* _EXERCISE DIRECTIONS_
Copy out everything from the line containing "In what sequence would" down to the line containing "371, 305), large", with both of those lines included.

* _INPUT DATA_
______

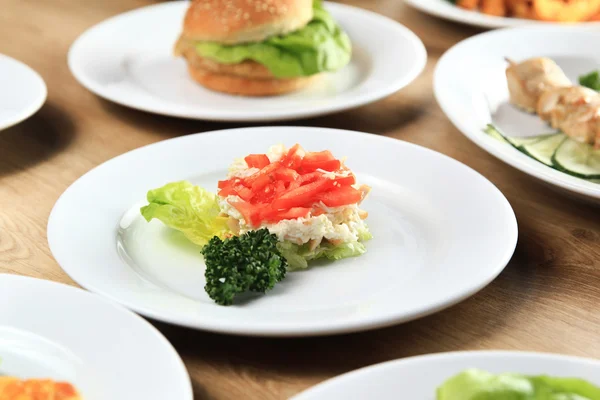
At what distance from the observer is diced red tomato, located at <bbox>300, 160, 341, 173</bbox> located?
1.88 meters

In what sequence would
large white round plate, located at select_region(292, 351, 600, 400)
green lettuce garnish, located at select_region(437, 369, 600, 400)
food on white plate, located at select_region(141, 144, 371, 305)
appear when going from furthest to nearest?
food on white plate, located at select_region(141, 144, 371, 305), large white round plate, located at select_region(292, 351, 600, 400), green lettuce garnish, located at select_region(437, 369, 600, 400)

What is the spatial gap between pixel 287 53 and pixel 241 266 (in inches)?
58.5

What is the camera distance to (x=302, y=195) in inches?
71.0

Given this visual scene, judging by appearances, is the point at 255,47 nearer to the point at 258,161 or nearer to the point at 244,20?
the point at 244,20

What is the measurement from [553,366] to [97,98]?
85.3 inches

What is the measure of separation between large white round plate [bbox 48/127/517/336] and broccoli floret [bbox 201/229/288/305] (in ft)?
0.11

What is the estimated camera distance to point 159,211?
6.19 feet

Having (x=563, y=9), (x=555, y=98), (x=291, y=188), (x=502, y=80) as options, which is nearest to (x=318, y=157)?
(x=291, y=188)

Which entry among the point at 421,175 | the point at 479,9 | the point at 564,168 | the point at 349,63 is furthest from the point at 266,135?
the point at 479,9

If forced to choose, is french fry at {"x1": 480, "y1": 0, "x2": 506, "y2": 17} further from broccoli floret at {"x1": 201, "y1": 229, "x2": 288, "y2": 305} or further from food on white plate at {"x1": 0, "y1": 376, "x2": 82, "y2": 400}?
food on white plate at {"x1": 0, "y1": 376, "x2": 82, "y2": 400}

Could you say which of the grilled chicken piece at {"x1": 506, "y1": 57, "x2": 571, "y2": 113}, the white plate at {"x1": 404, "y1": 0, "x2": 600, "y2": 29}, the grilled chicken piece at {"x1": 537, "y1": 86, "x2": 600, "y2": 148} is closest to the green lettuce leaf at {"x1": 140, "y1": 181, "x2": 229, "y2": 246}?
the grilled chicken piece at {"x1": 537, "y1": 86, "x2": 600, "y2": 148}

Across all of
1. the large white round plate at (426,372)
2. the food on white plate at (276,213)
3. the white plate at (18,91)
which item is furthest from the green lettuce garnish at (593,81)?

______

* _CORRECT RESULT_
In what sequence would
large white round plate, located at select_region(292, 351, 600, 400)
green lettuce garnish, located at select_region(437, 369, 600, 400)
food on white plate, located at select_region(141, 144, 371, 305)
appear when going from furthest to nearest?
food on white plate, located at select_region(141, 144, 371, 305), large white round plate, located at select_region(292, 351, 600, 400), green lettuce garnish, located at select_region(437, 369, 600, 400)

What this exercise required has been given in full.